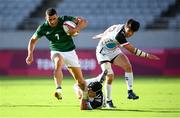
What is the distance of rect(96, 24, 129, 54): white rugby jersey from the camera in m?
15.2

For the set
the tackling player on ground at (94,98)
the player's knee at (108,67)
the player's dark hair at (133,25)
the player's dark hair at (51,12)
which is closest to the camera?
the tackling player on ground at (94,98)

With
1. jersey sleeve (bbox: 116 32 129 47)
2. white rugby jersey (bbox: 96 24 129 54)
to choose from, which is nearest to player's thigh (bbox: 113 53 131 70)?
white rugby jersey (bbox: 96 24 129 54)

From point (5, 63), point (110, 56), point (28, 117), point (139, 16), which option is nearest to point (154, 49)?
point (139, 16)

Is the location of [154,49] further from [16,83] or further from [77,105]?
[77,105]

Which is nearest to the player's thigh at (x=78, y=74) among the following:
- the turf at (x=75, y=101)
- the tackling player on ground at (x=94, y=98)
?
the tackling player on ground at (x=94, y=98)

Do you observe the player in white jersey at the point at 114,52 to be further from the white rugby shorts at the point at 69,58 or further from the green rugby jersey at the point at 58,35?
the green rugby jersey at the point at 58,35

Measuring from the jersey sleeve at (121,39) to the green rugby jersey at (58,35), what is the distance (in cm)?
104

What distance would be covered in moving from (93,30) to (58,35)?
15353 mm

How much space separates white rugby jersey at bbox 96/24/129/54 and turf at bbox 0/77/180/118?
1305 mm

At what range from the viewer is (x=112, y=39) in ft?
50.7

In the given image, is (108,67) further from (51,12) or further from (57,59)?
(51,12)

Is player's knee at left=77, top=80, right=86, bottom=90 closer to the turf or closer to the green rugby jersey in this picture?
the turf

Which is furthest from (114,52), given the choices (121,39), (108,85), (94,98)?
(94,98)

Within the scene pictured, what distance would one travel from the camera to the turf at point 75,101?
13492 mm
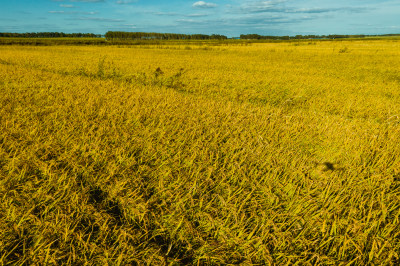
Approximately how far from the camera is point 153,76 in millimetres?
8148

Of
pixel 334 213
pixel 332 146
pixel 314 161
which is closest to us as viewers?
pixel 334 213

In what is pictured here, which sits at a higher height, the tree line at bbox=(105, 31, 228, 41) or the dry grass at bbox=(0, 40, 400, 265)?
the tree line at bbox=(105, 31, 228, 41)

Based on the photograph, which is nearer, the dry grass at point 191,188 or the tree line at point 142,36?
the dry grass at point 191,188

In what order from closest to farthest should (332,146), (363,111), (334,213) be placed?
(334,213) < (332,146) < (363,111)

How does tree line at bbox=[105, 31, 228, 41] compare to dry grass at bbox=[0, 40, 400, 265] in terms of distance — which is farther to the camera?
tree line at bbox=[105, 31, 228, 41]

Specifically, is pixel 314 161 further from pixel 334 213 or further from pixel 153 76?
pixel 153 76

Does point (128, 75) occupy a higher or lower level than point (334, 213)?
higher

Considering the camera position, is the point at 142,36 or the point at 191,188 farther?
the point at 142,36

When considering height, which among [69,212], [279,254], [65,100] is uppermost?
[65,100]

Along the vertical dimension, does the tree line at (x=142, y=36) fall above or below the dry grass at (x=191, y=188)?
above

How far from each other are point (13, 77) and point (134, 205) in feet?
22.7

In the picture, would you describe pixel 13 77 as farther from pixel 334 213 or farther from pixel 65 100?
pixel 334 213

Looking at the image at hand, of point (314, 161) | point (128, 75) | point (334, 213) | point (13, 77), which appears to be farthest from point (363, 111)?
point (13, 77)

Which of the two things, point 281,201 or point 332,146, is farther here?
point 332,146
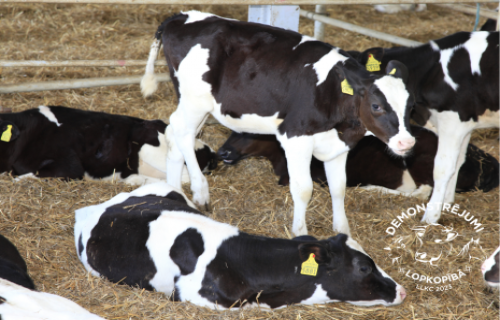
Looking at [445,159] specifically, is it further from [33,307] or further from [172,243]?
[33,307]

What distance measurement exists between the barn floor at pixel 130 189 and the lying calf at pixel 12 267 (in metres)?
0.23

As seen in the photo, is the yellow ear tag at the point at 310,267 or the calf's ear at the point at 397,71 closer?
the yellow ear tag at the point at 310,267

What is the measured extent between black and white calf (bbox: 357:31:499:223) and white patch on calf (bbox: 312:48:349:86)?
2.08 feet

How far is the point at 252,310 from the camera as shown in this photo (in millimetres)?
3568

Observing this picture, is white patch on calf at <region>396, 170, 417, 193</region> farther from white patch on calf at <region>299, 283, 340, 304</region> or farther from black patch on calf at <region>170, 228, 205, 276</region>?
black patch on calf at <region>170, 228, 205, 276</region>

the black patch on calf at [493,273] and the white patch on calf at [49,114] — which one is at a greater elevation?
the white patch on calf at [49,114]

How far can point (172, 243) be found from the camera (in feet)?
12.4

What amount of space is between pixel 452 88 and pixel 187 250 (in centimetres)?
299

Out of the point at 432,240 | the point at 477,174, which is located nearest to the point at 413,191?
the point at 477,174

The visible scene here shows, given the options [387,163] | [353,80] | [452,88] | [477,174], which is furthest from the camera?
[387,163]

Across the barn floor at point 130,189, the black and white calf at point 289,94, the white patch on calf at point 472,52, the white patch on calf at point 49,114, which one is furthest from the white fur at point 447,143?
the white patch on calf at point 49,114

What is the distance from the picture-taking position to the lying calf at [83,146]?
5527 millimetres

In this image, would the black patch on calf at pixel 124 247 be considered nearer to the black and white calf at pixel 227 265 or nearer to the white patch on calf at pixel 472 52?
the black and white calf at pixel 227 265

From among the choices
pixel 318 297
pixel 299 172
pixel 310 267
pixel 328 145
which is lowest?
pixel 318 297
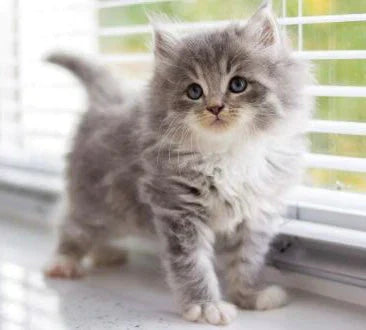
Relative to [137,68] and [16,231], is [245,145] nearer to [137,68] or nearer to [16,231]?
[137,68]

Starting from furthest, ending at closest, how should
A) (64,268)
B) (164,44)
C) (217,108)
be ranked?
(64,268), (164,44), (217,108)

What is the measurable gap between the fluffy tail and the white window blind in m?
0.09

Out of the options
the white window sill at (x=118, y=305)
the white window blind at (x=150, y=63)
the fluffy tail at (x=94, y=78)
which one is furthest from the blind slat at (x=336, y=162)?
the fluffy tail at (x=94, y=78)

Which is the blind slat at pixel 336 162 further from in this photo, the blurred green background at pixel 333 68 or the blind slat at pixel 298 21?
the blind slat at pixel 298 21

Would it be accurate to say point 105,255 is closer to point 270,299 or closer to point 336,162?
point 270,299

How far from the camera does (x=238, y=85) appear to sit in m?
1.27

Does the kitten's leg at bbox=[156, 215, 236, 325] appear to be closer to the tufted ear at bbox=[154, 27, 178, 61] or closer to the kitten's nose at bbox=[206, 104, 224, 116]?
the kitten's nose at bbox=[206, 104, 224, 116]

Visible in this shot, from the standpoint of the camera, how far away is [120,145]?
1.53 m

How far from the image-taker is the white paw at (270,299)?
137cm

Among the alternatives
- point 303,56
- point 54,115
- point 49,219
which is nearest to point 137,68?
point 54,115

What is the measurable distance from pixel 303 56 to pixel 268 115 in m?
0.20

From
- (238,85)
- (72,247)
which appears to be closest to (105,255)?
(72,247)

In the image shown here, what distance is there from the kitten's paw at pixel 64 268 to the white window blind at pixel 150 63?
379 mm

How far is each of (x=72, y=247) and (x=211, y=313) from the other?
0.51 meters
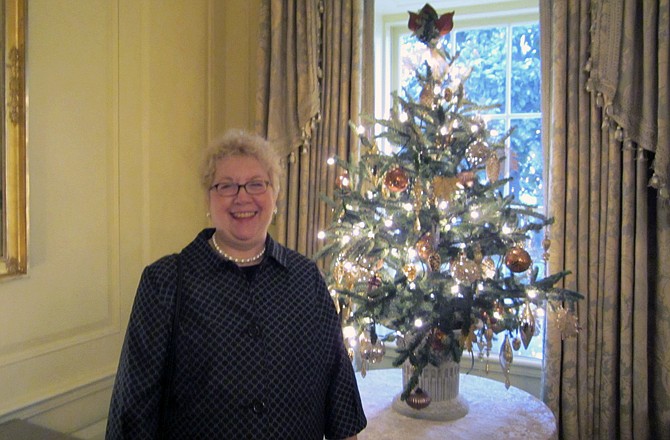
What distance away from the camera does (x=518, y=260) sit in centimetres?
191

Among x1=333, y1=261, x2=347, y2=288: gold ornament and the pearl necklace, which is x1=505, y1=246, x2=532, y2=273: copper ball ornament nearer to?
x1=333, y1=261, x2=347, y2=288: gold ornament

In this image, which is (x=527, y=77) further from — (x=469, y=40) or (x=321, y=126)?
(x=321, y=126)

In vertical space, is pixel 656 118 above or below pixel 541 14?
below

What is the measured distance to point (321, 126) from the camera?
2.90 meters

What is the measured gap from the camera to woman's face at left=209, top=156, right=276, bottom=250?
4.98ft

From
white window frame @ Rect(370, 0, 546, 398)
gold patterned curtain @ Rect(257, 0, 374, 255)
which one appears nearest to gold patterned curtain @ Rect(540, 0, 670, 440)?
white window frame @ Rect(370, 0, 546, 398)

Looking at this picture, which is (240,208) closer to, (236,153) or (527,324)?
(236,153)

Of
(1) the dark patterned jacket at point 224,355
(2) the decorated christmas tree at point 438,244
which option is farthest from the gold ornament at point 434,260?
(1) the dark patterned jacket at point 224,355

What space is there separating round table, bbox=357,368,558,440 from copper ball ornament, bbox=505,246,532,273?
565 millimetres

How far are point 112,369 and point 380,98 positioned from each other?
5.87 ft

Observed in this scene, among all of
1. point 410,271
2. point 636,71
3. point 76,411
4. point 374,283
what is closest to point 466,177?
point 410,271

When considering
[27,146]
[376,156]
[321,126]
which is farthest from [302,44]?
[27,146]

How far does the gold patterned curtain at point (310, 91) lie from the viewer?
2832mm

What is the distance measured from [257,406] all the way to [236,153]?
2.07ft
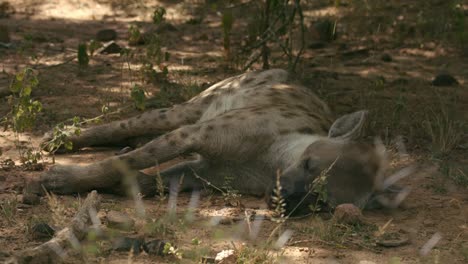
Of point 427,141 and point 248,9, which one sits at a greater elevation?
point 248,9

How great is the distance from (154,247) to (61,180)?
108 centimetres

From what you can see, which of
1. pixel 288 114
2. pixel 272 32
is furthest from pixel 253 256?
pixel 272 32

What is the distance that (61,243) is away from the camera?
A: 118 inches

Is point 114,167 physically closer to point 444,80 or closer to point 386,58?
point 444,80

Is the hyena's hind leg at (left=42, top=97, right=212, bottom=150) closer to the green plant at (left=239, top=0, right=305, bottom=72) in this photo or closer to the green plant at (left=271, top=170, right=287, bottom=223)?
the green plant at (left=239, top=0, right=305, bottom=72)

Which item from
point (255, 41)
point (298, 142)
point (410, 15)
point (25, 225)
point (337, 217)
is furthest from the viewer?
point (410, 15)

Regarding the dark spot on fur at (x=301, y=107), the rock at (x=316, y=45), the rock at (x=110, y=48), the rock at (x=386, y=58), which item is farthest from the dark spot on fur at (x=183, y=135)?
the rock at (x=316, y=45)

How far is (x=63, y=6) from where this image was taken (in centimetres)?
816

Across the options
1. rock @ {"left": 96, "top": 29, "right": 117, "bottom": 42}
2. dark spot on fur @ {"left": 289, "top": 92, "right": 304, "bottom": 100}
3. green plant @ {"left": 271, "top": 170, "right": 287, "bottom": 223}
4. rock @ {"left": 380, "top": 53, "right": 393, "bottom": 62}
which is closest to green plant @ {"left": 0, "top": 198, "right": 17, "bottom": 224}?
green plant @ {"left": 271, "top": 170, "right": 287, "bottom": 223}

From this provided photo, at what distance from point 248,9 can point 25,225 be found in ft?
16.6

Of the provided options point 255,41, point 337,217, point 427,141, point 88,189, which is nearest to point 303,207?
point 337,217

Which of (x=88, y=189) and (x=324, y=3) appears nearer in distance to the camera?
(x=88, y=189)

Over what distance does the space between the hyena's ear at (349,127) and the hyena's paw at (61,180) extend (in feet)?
4.34

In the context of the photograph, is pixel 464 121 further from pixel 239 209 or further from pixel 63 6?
pixel 63 6
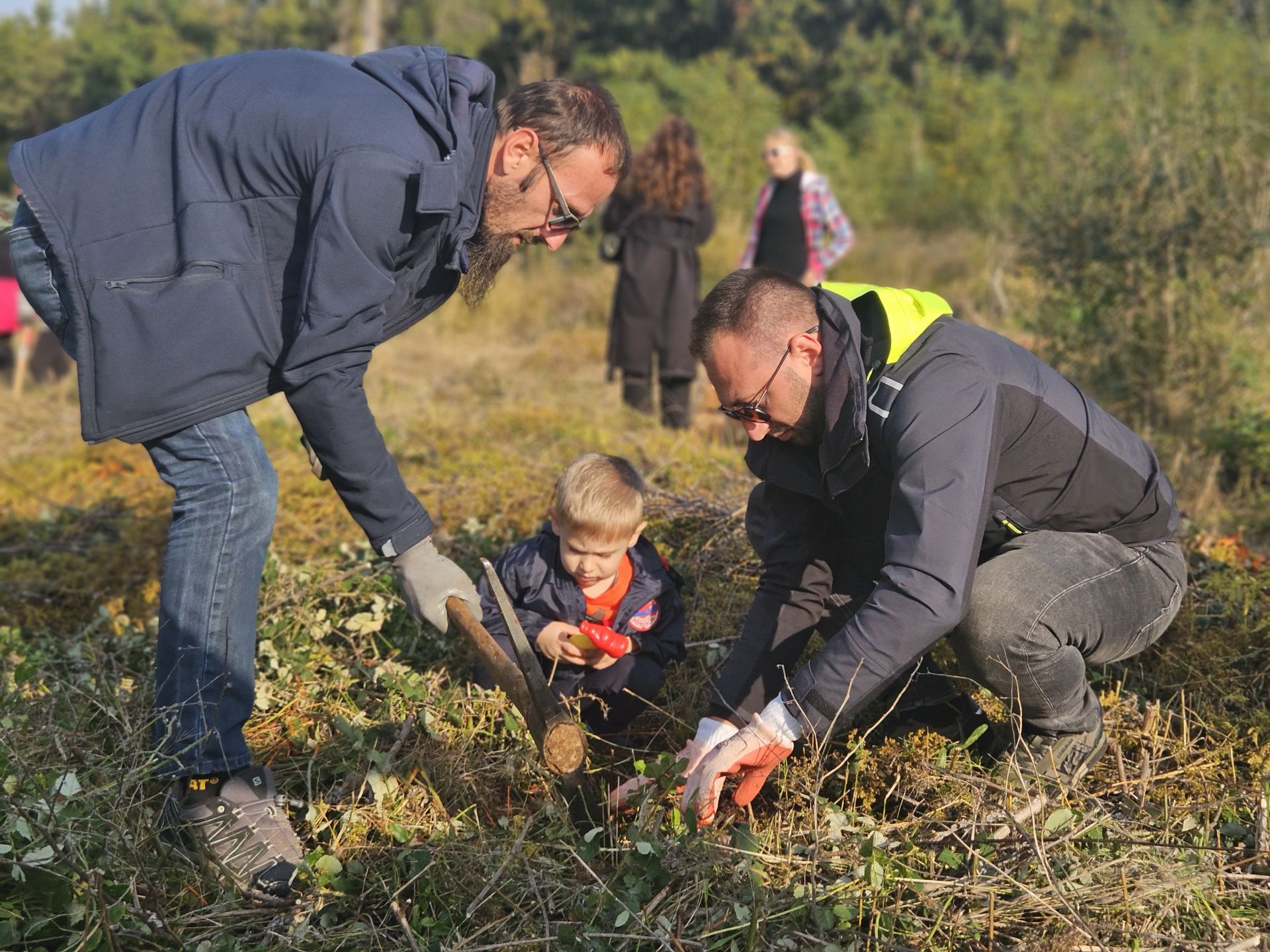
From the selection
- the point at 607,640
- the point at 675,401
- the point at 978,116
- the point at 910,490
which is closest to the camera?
the point at 910,490

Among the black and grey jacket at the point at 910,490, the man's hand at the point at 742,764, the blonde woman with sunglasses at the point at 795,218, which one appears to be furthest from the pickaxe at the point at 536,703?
the blonde woman with sunglasses at the point at 795,218

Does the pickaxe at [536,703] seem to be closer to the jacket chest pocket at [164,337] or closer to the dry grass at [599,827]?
the dry grass at [599,827]

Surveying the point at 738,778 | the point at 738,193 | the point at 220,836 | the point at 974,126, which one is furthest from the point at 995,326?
the point at 974,126

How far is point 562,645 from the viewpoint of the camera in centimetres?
322

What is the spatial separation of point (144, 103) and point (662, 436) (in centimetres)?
384

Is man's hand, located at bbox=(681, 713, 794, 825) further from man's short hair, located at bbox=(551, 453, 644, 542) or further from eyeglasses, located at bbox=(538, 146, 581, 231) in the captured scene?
eyeglasses, located at bbox=(538, 146, 581, 231)

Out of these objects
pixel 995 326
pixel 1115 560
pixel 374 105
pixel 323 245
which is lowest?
pixel 995 326

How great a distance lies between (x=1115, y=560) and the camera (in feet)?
8.99

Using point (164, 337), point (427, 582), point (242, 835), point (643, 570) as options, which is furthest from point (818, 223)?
point (242, 835)

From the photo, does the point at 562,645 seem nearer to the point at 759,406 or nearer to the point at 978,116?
the point at 759,406

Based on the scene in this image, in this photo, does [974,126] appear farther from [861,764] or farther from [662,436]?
[861,764]

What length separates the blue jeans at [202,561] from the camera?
253 centimetres

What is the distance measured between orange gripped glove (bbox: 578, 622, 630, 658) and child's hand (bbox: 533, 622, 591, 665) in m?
0.02

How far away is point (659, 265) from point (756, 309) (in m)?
4.57
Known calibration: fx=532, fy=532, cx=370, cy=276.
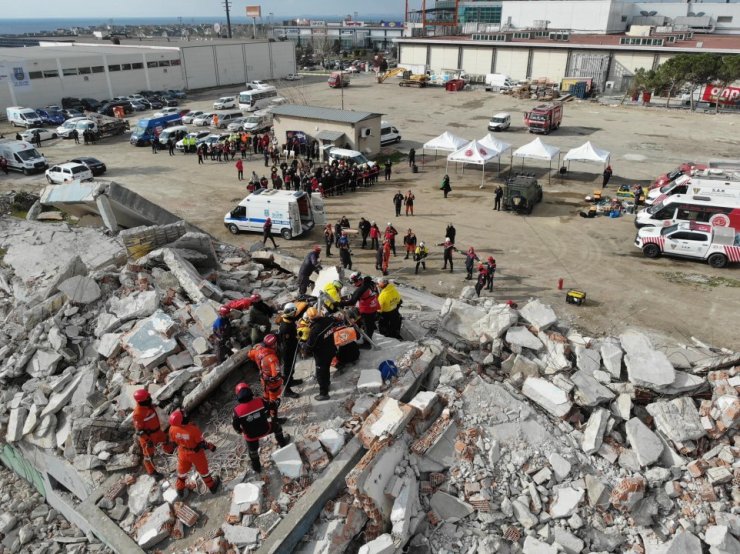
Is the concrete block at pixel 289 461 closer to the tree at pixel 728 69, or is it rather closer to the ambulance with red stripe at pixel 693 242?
the ambulance with red stripe at pixel 693 242

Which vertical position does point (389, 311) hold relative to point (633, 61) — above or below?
below

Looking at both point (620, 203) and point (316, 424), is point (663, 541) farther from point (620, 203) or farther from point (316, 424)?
point (620, 203)

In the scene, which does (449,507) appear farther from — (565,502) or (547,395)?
(547,395)

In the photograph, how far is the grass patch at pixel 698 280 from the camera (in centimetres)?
1636

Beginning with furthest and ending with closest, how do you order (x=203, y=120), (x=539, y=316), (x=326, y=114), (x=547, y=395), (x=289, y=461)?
(x=203, y=120) < (x=326, y=114) < (x=539, y=316) < (x=547, y=395) < (x=289, y=461)

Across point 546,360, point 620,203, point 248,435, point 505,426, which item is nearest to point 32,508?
point 248,435

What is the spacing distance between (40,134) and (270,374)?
3734 centimetres

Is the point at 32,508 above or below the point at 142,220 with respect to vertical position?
below

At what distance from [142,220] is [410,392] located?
11.1m

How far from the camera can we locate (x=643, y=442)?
7.68m

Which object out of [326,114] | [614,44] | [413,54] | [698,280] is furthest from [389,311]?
[413,54]

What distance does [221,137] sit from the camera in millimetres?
33344

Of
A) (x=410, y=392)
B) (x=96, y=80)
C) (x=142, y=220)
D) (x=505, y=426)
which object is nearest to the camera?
(x=505, y=426)

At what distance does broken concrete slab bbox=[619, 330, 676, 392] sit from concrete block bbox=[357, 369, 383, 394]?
13.2 feet
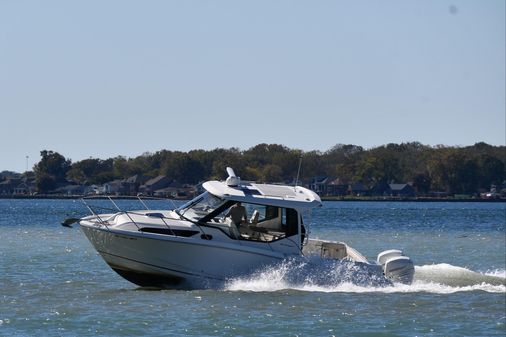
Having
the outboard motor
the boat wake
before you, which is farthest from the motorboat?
the boat wake

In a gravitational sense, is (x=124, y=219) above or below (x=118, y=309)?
above

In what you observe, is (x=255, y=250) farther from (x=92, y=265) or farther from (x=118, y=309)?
(x=92, y=265)

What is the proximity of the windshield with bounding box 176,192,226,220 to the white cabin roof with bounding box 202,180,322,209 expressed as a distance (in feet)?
0.55

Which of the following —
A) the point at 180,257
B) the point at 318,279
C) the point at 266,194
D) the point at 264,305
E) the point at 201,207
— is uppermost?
the point at 266,194

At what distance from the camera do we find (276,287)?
25.6 meters

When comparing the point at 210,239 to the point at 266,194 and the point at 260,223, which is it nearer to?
the point at 260,223

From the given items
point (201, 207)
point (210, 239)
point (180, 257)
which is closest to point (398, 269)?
point (210, 239)

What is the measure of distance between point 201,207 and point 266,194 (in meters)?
1.53

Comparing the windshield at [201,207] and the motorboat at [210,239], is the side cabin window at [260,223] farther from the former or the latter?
the windshield at [201,207]

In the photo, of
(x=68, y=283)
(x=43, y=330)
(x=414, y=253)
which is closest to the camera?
(x=43, y=330)

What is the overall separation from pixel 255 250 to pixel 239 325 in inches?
161

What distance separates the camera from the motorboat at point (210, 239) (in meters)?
25.5

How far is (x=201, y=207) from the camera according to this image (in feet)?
86.9

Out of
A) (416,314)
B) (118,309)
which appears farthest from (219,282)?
(416,314)
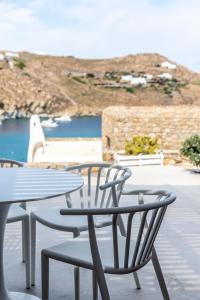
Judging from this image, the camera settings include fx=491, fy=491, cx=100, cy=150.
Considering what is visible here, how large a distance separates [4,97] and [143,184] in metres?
46.1

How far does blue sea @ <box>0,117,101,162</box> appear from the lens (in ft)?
86.4

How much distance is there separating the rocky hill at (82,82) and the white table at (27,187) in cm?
4096

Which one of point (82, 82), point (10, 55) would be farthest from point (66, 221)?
point (10, 55)

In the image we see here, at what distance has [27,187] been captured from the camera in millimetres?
2129

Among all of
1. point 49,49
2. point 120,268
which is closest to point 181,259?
point 120,268

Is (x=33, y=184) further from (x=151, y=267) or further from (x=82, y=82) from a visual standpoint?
(x=82, y=82)

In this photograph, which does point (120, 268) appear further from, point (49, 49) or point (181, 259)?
point (49, 49)

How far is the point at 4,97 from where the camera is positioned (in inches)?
1994

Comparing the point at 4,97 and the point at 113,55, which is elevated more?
the point at 113,55

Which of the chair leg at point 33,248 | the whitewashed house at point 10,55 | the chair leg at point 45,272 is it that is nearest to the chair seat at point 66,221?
the chair leg at point 33,248

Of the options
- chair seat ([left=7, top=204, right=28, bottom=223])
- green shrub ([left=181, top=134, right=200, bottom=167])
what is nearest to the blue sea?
green shrub ([left=181, top=134, right=200, bottom=167])

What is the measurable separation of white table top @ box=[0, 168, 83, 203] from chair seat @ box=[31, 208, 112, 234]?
0.76 ft

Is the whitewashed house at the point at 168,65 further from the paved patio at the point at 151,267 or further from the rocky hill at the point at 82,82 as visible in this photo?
the paved patio at the point at 151,267

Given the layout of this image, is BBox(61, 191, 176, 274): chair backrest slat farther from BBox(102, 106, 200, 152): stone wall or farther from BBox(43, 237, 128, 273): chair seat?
BBox(102, 106, 200, 152): stone wall
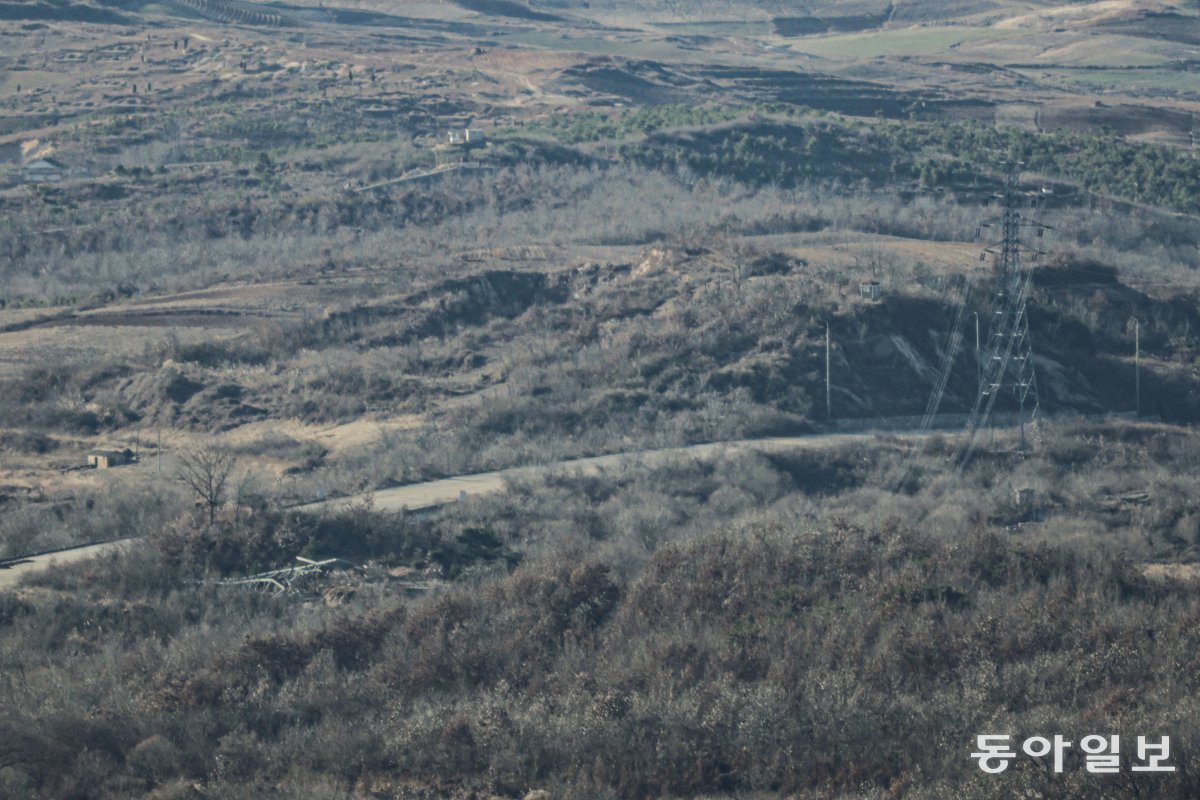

====================

Please extract every line of the items above that contains the word "knee", and copy each such line in full.

▸ **WORKED ANSWER**
the player's knee at (108,67)
Is player's knee at left=77, top=80, right=86, bottom=90 closer to the turf or closer to the green rugby jersey in this picture?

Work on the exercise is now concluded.